▸ Exercise details
Can you duplicate everything in the cluster analysis tutorial from "The following tutorial" down to "scikit-learn library package."?

BEGIN Given text

# Module 8: Cluster Analysis


The following tutorial contains Python examples for solving classification problems. 
You should refer to the Chapters 10 and 11 of the "Data Mining Concept and Techniques Book" book to understand some of the concepts introduced in this tutorial.

The notebook is based on the notebook's ok [Introduction to Data Mining](http://www.cse.msu.edu/~ptan/dmbook/tutorials/tutorial8/tutorial8.ipynb)


Cluster analysis seeks to partition the input data into groups of closely related instances so that instances that belong to the same cluster are more similar to each other than to instances that belong to other clusters. In this tutorial, we will provide examples of using different clustering techniques provided by the scikit-learn library package. 

Read the step-by-step instructions below carefully. To execute the code, click on the corresponding cell and press the SHIFT-ENTER keys simultaneously.


## 8.1 K-means Clustering

The k-means clustering algorithm represents each cluster by its corresponding cluster centroid. The algorithm would partition the input data into *k* disjoint clusters by iteratively applying the following two steps:
1. Form *k* clusters by assigning each instance to its nearest centroid.
2. Recompute the centroid of each cluster.

In this section, we perform k-means clustering on a toy example of movie ratings dataset. We first create the dataset as follows.

In [None]:
import pandas as pd

ratings = [['john',5,5,2,1],['mary',4,5,3,2],['bob',4,4,4,3],['lisa',2,2,4,5],['lee',1,2,3,4],['harry',2,1,5,5]]
titles = ['user','Jaws','Star Wars','Exorcist','Omen']
movies = pd.DataFrame(ratings,columns=titles)

END Given text
BEGIN Dataset content

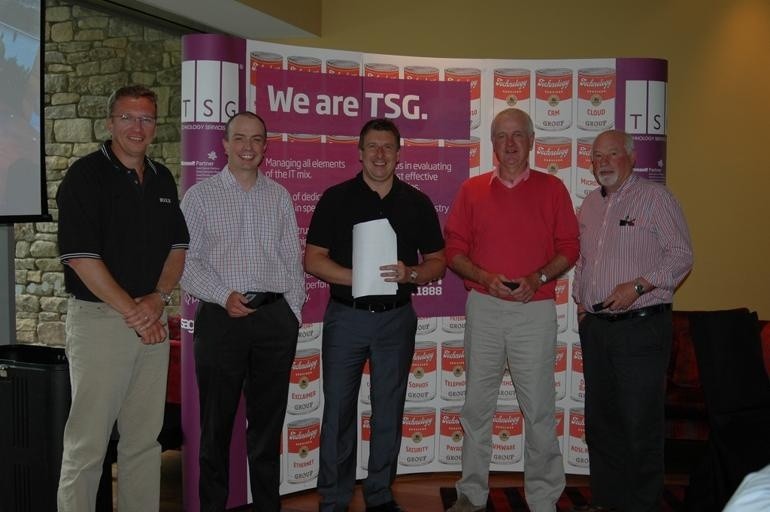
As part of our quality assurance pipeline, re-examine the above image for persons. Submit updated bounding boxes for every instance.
[303,118,447,512]
[576,130,696,512]
[443,108,580,512]
[55,83,190,512]
[179,110,308,512]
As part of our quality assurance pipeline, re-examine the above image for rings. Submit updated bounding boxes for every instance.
[144,314,150,322]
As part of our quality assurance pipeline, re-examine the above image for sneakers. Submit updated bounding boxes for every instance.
[446,498,487,511]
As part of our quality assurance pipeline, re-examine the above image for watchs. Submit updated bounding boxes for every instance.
[408,266,419,284]
[536,269,549,287]
[632,279,647,297]
[152,289,174,308]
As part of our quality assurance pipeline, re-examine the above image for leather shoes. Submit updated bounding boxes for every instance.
[366,501,407,511]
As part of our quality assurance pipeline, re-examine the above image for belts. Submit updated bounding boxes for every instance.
[598,303,671,321]
[330,293,410,311]
[259,292,282,305]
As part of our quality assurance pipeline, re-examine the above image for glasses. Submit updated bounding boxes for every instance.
[109,113,155,125]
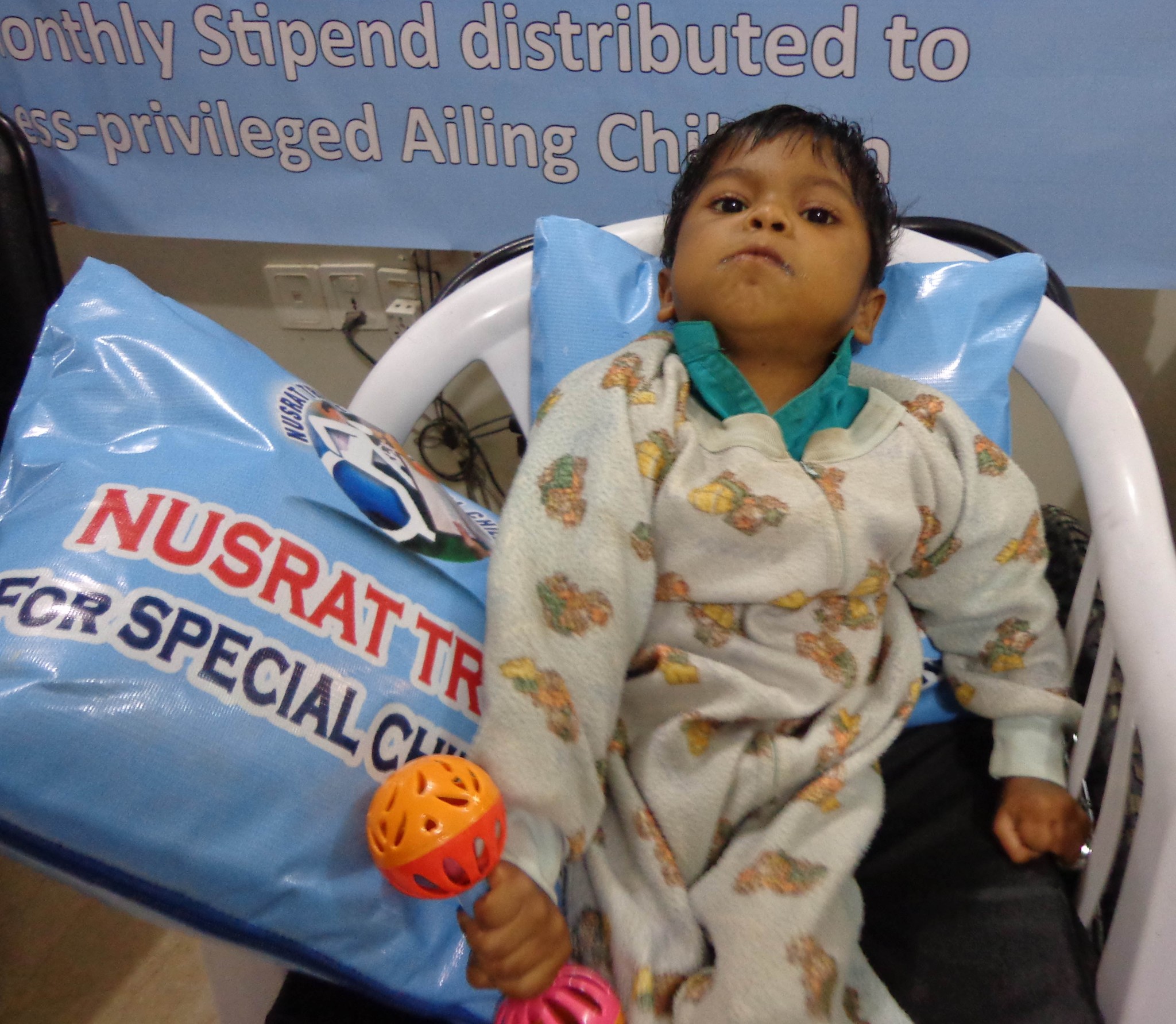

END Dataset content

▸ Correct output
The following tutorial contains Python examples for solving classification problems. 
You should refer to the Chapters 10 and 11 of the "Data Mining Concept and Techniques Book" book to understand some of the concepts introduced in this tutorial.

The notebook is based on the notebook's ok [Introduction to Data Mining](http://www.cse.msu.edu/~ptan/dmbook/tutorials/tutorial8/tutorial8.ipynb)


Cluster analysis seeks to partition the input data into groups of closely related instances so that instances that belong to the same cluster are more similar to each other than to instances that belong to other clusters. In this tutorial, we will provide examples of using different clustering techniques provided by the scikit-learn library package.